Written instruction 1. Retype the passage of the Airflow timezone post between "226 Views Asked" and "for my dags.", inclusive, word for word.
Written instruction 2. Write what comes next in the post about scheduling timezone-aware Airflow DAGs, picking up right after its final sentence.

Document excerpt.
══════════

Scheduling Airflow timezone-aware dags based on my local timezone

226 Views Asked by At

I have a timezone-aware airflow dag, and I want to schedule it 9 am everyday in my local timezone. But what I see is that ds, next_ds and data_interval_end template variables are all in UTC. That changes the run date for my dags.

At 9 am Sydney time today (UTC+11), UTC time is 1 day behind (10 pm yesterday). That means I get the date wrong in both ds and next_ds vars. How do I workaround that? I want to be able to schedule dags in my local timezone and get the correct date for today, not having to calculate UTC times.

This problem can be still be handled programmatically in Python code, because you can play around with the dates, but for SQL templates if I want to use {{ ds }} or {{ next_ds }} as partition for my data, it translates to the wrong dates.

══════════

Extracted material.
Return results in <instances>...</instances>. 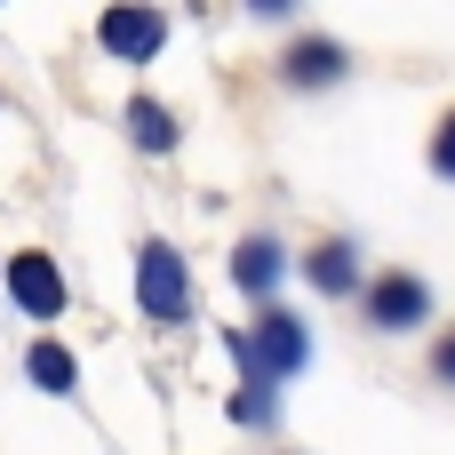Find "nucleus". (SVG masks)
Listing matches in <instances>:
<instances>
[{
    "label": "nucleus",
    "mask_w": 455,
    "mask_h": 455,
    "mask_svg": "<svg viewBox=\"0 0 455 455\" xmlns=\"http://www.w3.org/2000/svg\"><path fill=\"white\" fill-rule=\"evenodd\" d=\"M136 304H144V320H160V328L192 320V272H184V256H176L168 240H144V248H136Z\"/></svg>",
    "instance_id": "f257e3e1"
},
{
    "label": "nucleus",
    "mask_w": 455,
    "mask_h": 455,
    "mask_svg": "<svg viewBox=\"0 0 455 455\" xmlns=\"http://www.w3.org/2000/svg\"><path fill=\"white\" fill-rule=\"evenodd\" d=\"M360 312H368L376 336H416V328L432 320V288H424L416 272H376V280L360 288Z\"/></svg>",
    "instance_id": "f03ea898"
},
{
    "label": "nucleus",
    "mask_w": 455,
    "mask_h": 455,
    "mask_svg": "<svg viewBox=\"0 0 455 455\" xmlns=\"http://www.w3.org/2000/svg\"><path fill=\"white\" fill-rule=\"evenodd\" d=\"M96 40H104L120 64H152V56L168 48V16H160L152 0H112V8L96 16Z\"/></svg>",
    "instance_id": "7ed1b4c3"
},
{
    "label": "nucleus",
    "mask_w": 455,
    "mask_h": 455,
    "mask_svg": "<svg viewBox=\"0 0 455 455\" xmlns=\"http://www.w3.org/2000/svg\"><path fill=\"white\" fill-rule=\"evenodd\" d=\"M248 352H256V368H264L272 384H288V376H304V360H312V328H304L288 304H264V312H256Z\"/></svg>",
    "instance_id": "20e7f679"
},
{
    "label": "nucleus",
    "mask_w": 455,
    "mask_h": 455,
    "mask_svg": "<svg viewBox=\"0 0 455 455\" xmlns=\"http://www.w3.org/2000/svg\"><path fill=\"white\" fill-rule=\"evenodd\" d=\"M280 80H288V88H304V96H320V88L352 80V48H344V40H328V32H304V40H288V48H280Z\"/></svg>",
    "instance_id": "39448f33"
},
{
    "label": "nucleus",
    "mask_w": 455,
    "mask_h": 455,
    "mask_svg": "<svg viewBox=\"0 0 455 455\" xmlns=\"http://www.w3.org/2000/svg\"><path fill=\"white\" fill-rule=\"evenodd\" d=\"M8 296H16V312L56 320V312H64V272H56V256H48V248H16V256H8Z\"/></svg>",
    "instance_id": "423d86ee"
},
{
    "label": "nucleus",
    "mask_w": 455,
    "mask_h": 455,
    "mask_svg": "<svg viewBox=\"0 0 455 455\" xmlns=\"http://www.w3.org/2000/svg\"><path fill=\"white\" fill-rule=\"evenodd\" d=\"M280 280H288V240L248 232V240L232 248V288H240L248 304H272V296H280Z\"/></svg>",
    "instance_id": "0eeeda50"
},
{
    "label": "nucleus",
    "mask_w": 455,
    "mask_h": 455,
    "mask_svg": "<svg viewBox=\"0 0 455 455\" xmlns=\"http://www.w3.org/2000/svg\"><path fill=\"white\" fill-rule=\"evenodd\" d=\"M304 280H312L320 296H360V288H368V264H360V240H320V248L304 256Z\"/></svg>",
    "instance_id": "6e6552de"
},
{
    "label": "nucleus",
    "mask_w": 455,
    "mask_h": 455,
    "mask_svg": "<svg viewBox=\"0 0 455 455\" xmlns=\"http://www.w3.org/2000/svg\"><path fill=\"white\" fill-rule=\"evenodd\" d=\"M128 136H136V152H176L184 128H176V112H168L160 96H136V104H128Z\"/></svg>",
    "instance_id": "1a4fd4ad"
},
{
    "label": "nucleus",
    "mask_w": 455,
    "mask_h": 455,
    "mask_svg": "<svg viewBox=\"0 0 455 455\" xmlns=\"http://www.w3.org/2000/svg\"><path fill=\"white\" fill-rule=\"evenodd\" d=\"M24 368H32V384H40V392H72V384H80V360H72L64 344H32V352H24Z\"/></svg>",
    "instance_id": "9d476101"
},
{
    "label": "nucleus",
    "mask_w": 455,
    "mask_h": 455,
    "mask_svg": "<svg viewBox=\"0 0 455 455\" xmlns=\"http://www.w3.org/2000/svg\"><path fill=\"white\" fill-rule=\"evenodd\" d=\"M432 176H440V184H455V104H448V120L432 128Z\"/></svg>",
    "instance_id": "9b49d317"
},
{
    "label": "nucleus",
    "mask_w": 455,
    "mask_h": 455,
    "mask_svg": "<svg viewBox=\"0 0 455 455\" xmlns=\"http://www.w3.org/2000/svg\"><path fill=\"white\" fill-rule=\"evenodd\" d=\"M232 424L264 432V424H272V392H232Z\"/></svg>",
    "instance_id": "f8f14e48"
},
{
    "label": "nucleus",
    "mask_w": 455,
    "mask_h": 455,
    "mask_svg": "<svg viewBox=\"0 0 455 455\" xmlns=\"http://www.w3.org/2000/svg\"><path fill=\"white\" fill-rule=\"evenodd\" d=\"M432 376H440V384H448V392H455V328H448V336H440V344H432Z\"/></svg>",
    "instance_id": "ddd939ff"
},
{
    "label": "nucleus",
    "mask_w": 455,
    "mask_h": 455,
    "mask_svg": "<svg viewBox=\"0 0 455 455\" xmlns=\"http://www.w3.org/2000/svg\"><path fill=\"white\" fill-rule=\"evenodd\" d=\"M256 16H296V0H248Z\"/></svg>",
    "instance_id": "4468645a"
}]
</instances>
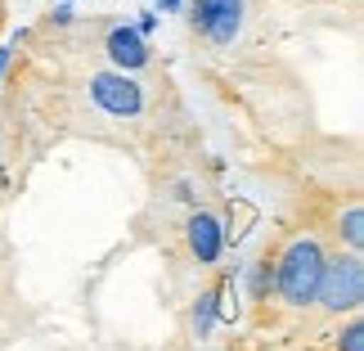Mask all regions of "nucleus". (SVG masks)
Segmentation results:
<instances>
[{"instance_id": "1", "label": "nucleus", "mask_w": 364, "mask_h": 351, "mask_svg": "<svg viewBox=\"0 0 364 351\" xmlns=\"http://www.w3.org/2000/svg\"><path fill=\"white\" fill-rule=\"evenodd\" d=\"M324 257H328V248L315 230H288L265 252V261H270V293L284 311H311L319 275H324Z\"/></svg>"}, {"instance_id": "2", "label": "nucleus", "mask_w": 364, "mask_h": 351, "mask_svg": "<svg viewBox=\"0 0 364 351\" xmlns=\"http://www.w3.org/2000/svg\"><path fill=\"white\" fill-rule=\"evenodd\" d=\"M360 302H364V261H360V252H351V248L328 252L311 311L328 315V320H342V315L360 311Z\"/></svg>"}, {"instance_id": "3", "label": "nucleus", "mask_w": 364, "mask_h": 351, "mask_svg": "<svg viewBox=\"0 0 364 351\" xmlns=\"http://www.w3.org/2000/svg\"><path fill=\"white\" fill-rule=\"evenodd\" d=\"M86 90H90V104L100 108L104 117H117V122H131V117H139V108H144V86H139L131 73H117V68L90 73Z\"/></svg>"}, {"instance_id": "4", "label": "nucleus", "mask_w": 364, "mask_h": 351, "mask_svg": "<svg viewBox=\"0 0 364 351\" xmlns=\"http://www.w3.org/2000/svg\"><path fill=\"white\" fill-rule=\"evenodd\" d=\"M189 23L207 46L225 50L243 36V23H247V0H193L189 9Z\"/></svg>"}, {"instance_id": "5", "label": "nucleus", "mask_w": 364, "mask_h": 351, "mask_svg": "<svg viewBox=\"0 0 364 351\" xmlns=\"http://www.w3.org/2000/svg\"><path fill=\"white\" fill-rule=\"evenodd\" d=\"M225 226H220V216L216 212H207V207H198V212H189L185 221V248H189V257L198 261V266H212L220 261V252H225Z\"/></svg>"}, {"instance_id": "6", "label": "nucleus", "mask_w": 364, "mask_h": 351, "mask_svg": "<svg viewBox=\"0 0 364 351\" xmlns=\"http://www.w3.org/2000/svg\"><path fill=\"white\" fill-rule=\"evenodd\" d=\"M104 54L117 73H139V68L149 63V41H144L139 27H113V32L104 36Z\"/></svg>"}, {"instance_id": "7", "label": "nucleus", "mask_w": 364, "mask_h": 351, "mask_svg": "<svg viewBox=\"0 0 364 351\" xmlns=\"http://www.w3.org/2000/svg\"><path fill=\"white\" fill-rule=\"evenodd\" d=\"M333 226H338V230H333V234H338V243H346V248H351V252H360V226H364V216H360V203H351V207H346V212L338 216V221H333Z\"/></svg>"}, {"instance_id": "8", "label": "nucleus", "mask_w": 364, "mask_h": 351, "mask_svg": "<svg viewBox=\"0 0 364 351\" xmlns=\"http://www.w3.org/2000/svg\"><path fill=\"white\" fill-rule=\"evenodd\" d=\"M333 351H364V325H360V311L346 315V325L338 329V338H333Z\"/></svg>"}, {"instance_id": "9", "label": "nucleus", "mask_w": 364, "mask_h": 351, "mask_svg": "<svg viewBox=\"0 0 364 351\" xmlns=\"http://www.w3.org/2000/svg\"><path fill=\"white\" fill-rule=\"evenodd\" d=\"M158 5H162V9H176V5H180V0H158Z\"/></svg>"}, {"instance_id": "10", "label": "nucleus", "mask_w": 364, "mask_h": 351, "mask_svg": "<svg viewBox=\"0 0 364 351\" xmlns=\"http://www.w3.org/2000/svg\"><path fill=\"white\" fill-rule=\"evenodd\" d=\"M0 68H5V50H0Z\"/></svg>"}]
</instances>
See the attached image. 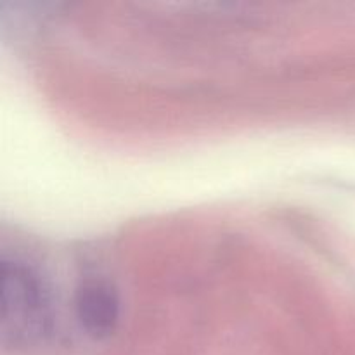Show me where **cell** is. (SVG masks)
I'll return each instance as SVG.
<instances>
[{
    "label": "cell",
    "mask_w": 355,
    "mask_h": 355,
    "mask_svg": "<svg viewBox=\"0 0 355 355\" xmlns=\"http://www.w3.org/2000/svg\"><path fill=\"white\" fill-rule=\"evenodd\" d=\"M0 333L6 343L28 345L49 326V298L37 274L16 262H3L0 284Z\"/></svg>",
    "instance_id": "6da1fadb"
},
{
    "label": "cell",
    "mask_w": 355,
    "mask_h": 355,
    "mask_svg": "<svg viewBox=\"0 0 355 355\" xmlns=\"http://www.w3.org/2000/svg\"><path fill=\"white\" fill-rule=\"evenodd\" d=\"M75 311L82 328L94 338H106L114 331L120 318V302L111 284L87 281L76 291Z\"/></svg>",
    "instance_id": "7a4b0ae2"
}]
</instances>
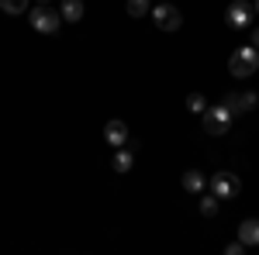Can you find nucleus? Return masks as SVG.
<instances>
[{"instance_id": "nucleus-1", "label": "nucleus", "mask_w": 259, "mask_h": 255, "mask_svg": "<svg viewBox=\"0 0 259 255\" xmlns=\"http://www.w3.org/2000/svg\"><path fill=\"white\" fill-rule=\"evenodd\" d=\"M28 21H31V28L38 31V35H56L62 24V14L56 7H49V4H35L31 11H28Z\"/></svg>"}, {"instance_id": "nucleus-2", "label": "nucleus", "mask_w": 259, "mask_h": 255, "mask_svg": "<svg viewBox=\"0 0 259 255\" xmlns=\"http://www.w3.org/2000/svg\"><path fill=\"white\" fill-rule=\"evenodd\" d=\"M228 69H232V76H252L259 69V48H252V45H242V48H235L232 52V59H228Z\"/></svg>"}, {"instance_id": "nucleus-3", "label": "nucleus", "mask_w": 259, "mask_h": 255, "mask_svg": "<svg viewBox=\"0 0 259 255\" xmlns=\"http://www.w3.org/2000/svg\"><path fill=\"white\" fill-rule=\"evenodd\" d=\"M200 118H204L200 124H204L207 135H225V131H232V118H235V114H232L225 104H218V107H207Z\"/></svg>"}, {"instance_id": "nucleus-4", "label": "nucleus", "mask_w": 259, "mask_h": 255, "mask_svg": "<svg viewBox=\"0 0 259 255\" xmlns=\"http://www.w3.org/2000/svg\"><path fill=\"white\" fill-rule=\"evenodd\" d=\"M221 104H225L232 114H249V111H256L259 93H256V90H235V93H225Z\"/></svg>"}, {"instance_id": "nucleus-5", "label": "nucleus", "mask_w": 259, "mask_h": 255, "mask_svg": "<svg viewBox=\"0 0 259 255\" xmlns=\"http://www.w3.org/2000/svg\"><path fill=\"white\" fill-rule=\"evenodd\" d=\"M152 21L159 24L162 31H177L180 24H183V14H180L173 4H166V0H159L156 7H152Z\"/></svg>"}, {"instance_id": "nucleus-6", "label": "nucleus", "mask_w": 259, "mask_h": 255, "mask_svg": "<svg viewBox=\"0 0 259 255\" xmlns=\"http://www.w3.org/2000/svg\"><path fill=\"white\" fill-rule=\"evenodd\" d=\"M242 190V179L235 173H214L211 176V193H218L221 200H232V196H239Z\"/></svg>"}, {"instance_id": "nucleus-7", "label": "nucleus", "mask_w": 259, "mask_h": 255, "mask_svg": "<svg viewBox=\"0 0 259 255\" xmlns=\"http://www.w3.org/2000/svg\"><path fill=\"white\" fill-rule=\"evenodd\" d=\"M225 21H228L232 28H249V21H252V7H249L245 0H232L228 11H225Z\"/></svg>"}, {"instance_id": "nucleus-8", "label": "nucleus", "mask_w": 259, "mask_h": 255, "mask_svg": "<svg viewBox=\"0 0 259 255\" xmlns=\"http://www.w3.org/2000/svg\"><path fill=\"white\" fill-rule=\"evenodd\" d=\"M104 138H107L114 148L128 145V124H124V121H107V128H104Z\"/></svg>"}, {"instance_id": "nucleus-9", "label": "nucleus", "mask_w": 259, "mask_h": 255, "mask_svg": "<svg viewBox=\"0 0 259 255\" xmlns=\"http://www.w3.org/2000/svg\"><path fill=\"white\" fill-rule=\"evenodd\" d=\"M239 241L249 248V245H259V221L256 217H249V221H242L239 224Z\"/></svg>"}, {"instance_id": "nucleus-10", "label": "nucleus", "mask_w": 259, "mask_h": 255, "mask_svg": "<svg viewBox=\"0 0 259 255\" xmlns=\"http://www.w3.org/2000/svg\"><path fill=\"white\" fill-rule=\"evenodd\" d=\"M183 190H187V193H204V173L187 169V173H183Z\"/></svg>"}, {"instance_id": "nucleus-11", "label": "nucleus", "mask_w": 259, "mask_h": 255, "mask_svg": "<svg viewBox=\"0 0 259 255\" xmlns=\"http://www.w3.org/2000/svg\"><path fill=\"white\" fill-rule=\"evenodd\" d=\"M59 14L69 21V24H73V21H80V18H83V0H62Z\"/></svg>"}, {"instance_id": "nucleus-12", "label": "nucleus", "mask_w": 259, "mask_h": 255, "mask_svg": "<svg viewBox=\"0 0 259 255\" xmlns=\"http://www.w3.org/2000/svg\"><path fill=\"white\" fill-rule=\"evenodd\" d=\"M218 203H221L218 193H204V196H200V214H204V217H214V214H218Z\"/></svg>"}, {"instance_id": "nucleus-13", "label": "nucleus", "mask_w": 259, "mask_h": 255, "mask_svg": "<svg viewBox=\"0 0 259 255\" xmlns=\"http://www.w3.org/2000/svg\"><path fill=\"white\" fill-rule=\"evenodd\" d=\"M128 169H132V148H124V145H121L118 156H114V173H121V176H124Z\"/></svg>"}, {"instance_id": "nucleus-14", "label": "nucleus", "mask_w": 259, "mask_h": 255, "mask_svg": "<svg viewBox=\"0 0 259 255\" xmlns=\"http://www.w3.org/2000/svg\"><path fill=\"white\" fill-rule=\"evenodd\" d=\"M152 11V0H128V14L132 18H145Z\"/></svg>"}, {"instance_id": "nucleus-15", "label": "nucleus", "mask_w": 259, "mask_h": 255, "mask_svg": "<svg viewBox=\"0 0 259 255\" xmlns=\"http://www.w3.org/2000/svg\"><path fill=\"white\" fill-rule=\"evenodd\" d=\"M0 11H7V14H24V11H28V0H0Z\"/></svg>"}, {"instance_id": "nucleus-16", "label": "nucleus", "mask_w": 259, "mask_h": 255, "mask_svg": "<svg viewBox=\"0 0 259 255\" xmlns=\"http://www.w3.org/2000/svg\"><path fill=\"white\" fill-rule=\"evenodd\" d=\"M187 107H190L194 114H204V111H207V97H204V93H190V97H187Z\"/></svg>"}, {"instance_id": "nucleus-17", "label": "nucleus", "mask_w": 259, "mask_h": 255, "mask_svg": "<svg viewBox=\"0 0 259 255\" xmlns=\"http://www.w3.org/2000/svg\"><path fill=\"white\" fill-rule=\"evenodd\" d=\"M242 252H245L242 241H228V245H225V255H242Z\"/></svg>"}, {"instance_id": "nucleus-18", "label": "nucleus", "mask_w": 259, "mask_h": 255, "mask_svg": "<svg viewBox=\"0 0 259 255\" xmlns=\"http://www.w3.org/2000/svg\"><path fill=\"white\" fill-rule=\"evenodd\" d=\"M249 45H252V48H259V28L252 31V35H249Z\"/></svg>"}, {"instance_id": "nucleus-19", "label": "nucleus", "mask_w": 259, "mask_h": 255, "mask_svg": "<svg viewBox=\"0 0 259 255\" xmlns=\"http://www.w3.org/2000/svg\"><path fill=\"white\" fill-rule=\"evenodd\" d=\"M252 14H259V0H256V7H252Z\"/></svg>"}, {"instance_id": "nucleus-20", "label": "nucleus", "mask_w": 259, "mask_h": 255, "mask_svg": "<svg viewBox=\"0 0 259 255\" xmlns=\"http://www.w3.org/2000/svg\"><path fill=\"white\" fill-rule=\"evenodd\" d=\"M38 4H49V0H38Z\"/></svg>"}]
</instances>
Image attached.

══════════

Task result 1.
226 Views Asked by At

I have a timezone-aware airflow dag, and I want to schedule it 9 am everyday in my local timezone. But what I see is that ds, next_ds and data_interval_end template variables are all in UTC. That changes the run date for my dags.

Task result 2.
So if I am running the dag on 29th at 9 am Sydney time (UTC + 11), this is what I get in the Airflow template variables:

[2023-11-29, 13:08:12 AEDT] {{subprocess.py:93}} INFO - Next_ds is 2023-11-28. [2023-11-29, 13:08:12 AEDT] {{subprocess.py:93}} INFO - ds is 2023-11-27. [2023-11-29, 13:08:12 AEDT] {{subprocess.py:93}} INFO - data_interval_end is 2023-11-28T22:00:00+00:00.

The documentation says the date intervals are always calculated in UTC even though you have set Airflow to your local timezone.

How do you handle that, specially for SQL templates?

1

There are 1 best solutions below

3
On

you can access the dag timezones in airflow macros. See below.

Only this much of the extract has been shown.